**Exercise:**
Print the material below line for line, with no changes.

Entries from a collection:

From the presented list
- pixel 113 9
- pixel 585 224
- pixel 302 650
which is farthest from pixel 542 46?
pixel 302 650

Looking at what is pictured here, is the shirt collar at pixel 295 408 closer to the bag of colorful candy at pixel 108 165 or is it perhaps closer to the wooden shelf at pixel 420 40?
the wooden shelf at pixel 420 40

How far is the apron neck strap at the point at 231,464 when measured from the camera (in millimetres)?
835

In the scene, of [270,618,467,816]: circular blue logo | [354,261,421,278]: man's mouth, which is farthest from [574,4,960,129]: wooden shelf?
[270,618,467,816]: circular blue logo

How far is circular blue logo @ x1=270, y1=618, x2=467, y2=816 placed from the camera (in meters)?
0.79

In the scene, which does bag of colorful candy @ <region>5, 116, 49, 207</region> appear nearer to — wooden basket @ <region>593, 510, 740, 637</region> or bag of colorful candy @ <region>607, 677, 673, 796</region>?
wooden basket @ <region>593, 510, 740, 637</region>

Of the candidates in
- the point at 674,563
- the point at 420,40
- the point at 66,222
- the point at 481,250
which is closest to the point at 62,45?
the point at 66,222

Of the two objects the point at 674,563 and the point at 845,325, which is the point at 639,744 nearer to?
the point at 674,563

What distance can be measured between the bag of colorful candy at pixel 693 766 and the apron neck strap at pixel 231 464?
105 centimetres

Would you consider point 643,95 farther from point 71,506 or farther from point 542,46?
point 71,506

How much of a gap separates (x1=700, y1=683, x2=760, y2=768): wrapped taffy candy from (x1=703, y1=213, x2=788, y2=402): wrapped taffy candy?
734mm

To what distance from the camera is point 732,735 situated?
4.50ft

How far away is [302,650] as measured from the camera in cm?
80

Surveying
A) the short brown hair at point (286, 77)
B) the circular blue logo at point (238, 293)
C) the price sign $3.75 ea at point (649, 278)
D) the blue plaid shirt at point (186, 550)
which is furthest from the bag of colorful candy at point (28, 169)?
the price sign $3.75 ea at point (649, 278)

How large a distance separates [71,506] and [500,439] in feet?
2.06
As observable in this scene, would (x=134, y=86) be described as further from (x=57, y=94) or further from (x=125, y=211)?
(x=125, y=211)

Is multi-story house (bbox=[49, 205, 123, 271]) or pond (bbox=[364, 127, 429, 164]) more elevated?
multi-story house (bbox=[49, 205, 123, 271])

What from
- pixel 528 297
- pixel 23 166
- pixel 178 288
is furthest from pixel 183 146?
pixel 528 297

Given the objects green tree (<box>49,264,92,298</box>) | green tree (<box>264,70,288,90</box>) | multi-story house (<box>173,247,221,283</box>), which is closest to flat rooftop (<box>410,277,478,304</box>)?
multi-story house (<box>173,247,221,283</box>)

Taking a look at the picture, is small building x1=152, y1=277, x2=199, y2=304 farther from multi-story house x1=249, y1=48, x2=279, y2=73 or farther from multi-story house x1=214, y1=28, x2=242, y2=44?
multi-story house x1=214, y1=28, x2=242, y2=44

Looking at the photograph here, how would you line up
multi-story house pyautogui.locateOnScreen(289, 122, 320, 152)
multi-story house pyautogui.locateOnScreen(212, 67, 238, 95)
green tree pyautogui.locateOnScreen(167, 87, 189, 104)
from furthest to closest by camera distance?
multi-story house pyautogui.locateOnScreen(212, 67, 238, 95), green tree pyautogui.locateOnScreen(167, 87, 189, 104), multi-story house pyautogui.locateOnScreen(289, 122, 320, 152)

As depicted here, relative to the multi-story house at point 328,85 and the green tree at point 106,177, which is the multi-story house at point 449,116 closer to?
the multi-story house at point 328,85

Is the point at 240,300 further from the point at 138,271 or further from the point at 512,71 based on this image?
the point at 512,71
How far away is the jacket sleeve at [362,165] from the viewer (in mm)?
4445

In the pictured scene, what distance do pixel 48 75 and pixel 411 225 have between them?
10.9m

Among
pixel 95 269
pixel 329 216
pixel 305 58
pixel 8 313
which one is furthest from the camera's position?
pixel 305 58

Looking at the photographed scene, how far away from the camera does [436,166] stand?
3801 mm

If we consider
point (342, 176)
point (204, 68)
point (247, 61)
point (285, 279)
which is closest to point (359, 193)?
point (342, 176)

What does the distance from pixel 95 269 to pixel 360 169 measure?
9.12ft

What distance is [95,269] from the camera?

**Task response:**
From the presented list
- pixel 113 9
- pixel 585 224
- pixel 302 650
which is farthest from pixel 542 46?
pixel 302 650

Looking at what is pictured here, is the shirt collar at pixel 295 408 closer to the bag of colorful candy at pixel 108 165 or is it perhaps closer to the wooden shelf at pixel 420 40?
the wooden shelf at pixel 420 40

How far is the apron neck strap at the point at 231,464 when measured from the camera (in millimetres)?
835

In the scene, of [270,618,467,816]: circular blue logo | [354,261,421,278]: man's mouth, which is farthest from [574,4,960,129]: wooden shelf?
[270,618,467,816]: circular blue logo

How far is circular blue logo @ x1=270, y1=618, x2=467, y2=816 placed from the camera (in meters)?
0.79

In the scene, which does bag of colorful candy @ <region>5, 116, 49, 207</region> appear nearer to — wooden basket @ <region>593, 510, 740, 637</region> or bag of colorful candy @ <region>607, 677, 673, 796</region>?
wooden basket @ <region>593, 510, 740, 637</region>

Of the candidates in
- the point at 674,563
- the point at 420,40
- the point at 66,222
- the point at 481,250
which is closest to the point at 62,45?
the point at 66,222

Of the two objects the point at 674,563 and the point at 845,325, which is the point at 639,744 nearer to?
the point at 674,563

What distance can be measured between the bag of colorful candy at pixel 693 766 and the apron neck strap at pixel 231 464?
105 centimetres

Would you consider point 643,95 farther from point 71,506 or farther from point 542,46?
point 71,506

How much of a gap separates (x1=700, y1=683, x2=760, y2=768): wrapped taffy candy from (x1=703, y1=213, x2=788, y2=402): wrapped taffy candy?
734mm

To what distance from the camera is point 732,735 situated?
4.50ft

How far away is [302,650] as measured from the camera in cm?
80

Surveying
A) the short brown hair at point (286, 77)
B) the circular blue logo at point (238, 293)
C) the price sign $3.75 ea at point (649, 278)
D) the blue plaid shirt at point (186, 550)
which is furthest from the bag of colorful candy at point (28, 169)?
the price sign $3.75 ea at point (649, 278)

How large a distance separates [71,506] and [500,439] in feet?
2.06
As observable in this scene, would (x=134, y=86) be described as further from (x=57, y=94) or further from (x=125, y=211)?
(x=125, y=211)

Is multi-story house (bbox=[49, 205, 123, 271]) or pond (bbox=[364, 127, 429, 164]) more elevated?
multi-story house (bbox=[49, 205, 123, 271])

What from
- pixel 528 297
- pixel 23 166
- pixel 178 288
is furthest from pixel 183 146?
pixel 528 297

Given the objects green tree (<box>49,264,92,298</box>) | green tree (<box>264,70,288,90</box>) | multi-story house (<box>173,247,221,283</box>), which is closest to flat rooftop (<box>410,277,478,304</box>)?
multi-story house (<box>173,247,221,283</box>)

Taking a look at the picture, is small building x1=152, y1=277, x2=199, y2=304 farther from multi-story house x1=249, y1=48, x2=279, y2=73 or farther from multi-story house x1=214, y1=28, x2=242, y2=44?
multi-story house x1=214, y1=28, x2=242, y2=44

Looking at the photograph here, how would you line up
multi-story house pyautogui.locateOnScreen(289, 122, 320, 152)
multi-story house pyautogui.locateOnScreen(212, 67, 238, 95)
green tree pyautogui.locateOnScreen(167, 87, 189, 104)
from furthest to closest by camera distance?
multi-story house pyautogui.locateOnScreen(212, 67, 238, 95), green tree pyautogui.locateOnScreen(167, 87, 189, 104), multi-story house pyautogui.locateOnScreen(289, 122, 320, 152)

As depicted here, relative to the multi-story house at point 328,85 and the green tree at point 106,177, which is the multi-story house at point 449,116 closer to?
the multi-story house at point 328,85

Is the point at 240,300 further from the point at 138,271 or further from the point at 512,71 based on this image?
the point at 512,71
How far away is the jacket sleeve at [362,165] from the viewer (in mm)?
4445

In the pictured scene, what distance do pixel 48 75 and pixel 411 225 have between them?
10.9m

Among
pixel 95 269
pixel 329 216
pixel 305 58
pixel 8 313
which one is furthest from the camera's position?
pixel 305 58

Looking at the photographed scene, how far away from the camera does [436,166] stand?
3801 mm

If we consider
point (342, 176)
point (204, 68)
point (247, 61)
point (285, 279)
which is closest to point (359, 193)?
point (342, 176)

What does the distance from pixel 95 269 to pixel 360 169 measure?
9.12ft

What distance is [95,269] from the camera?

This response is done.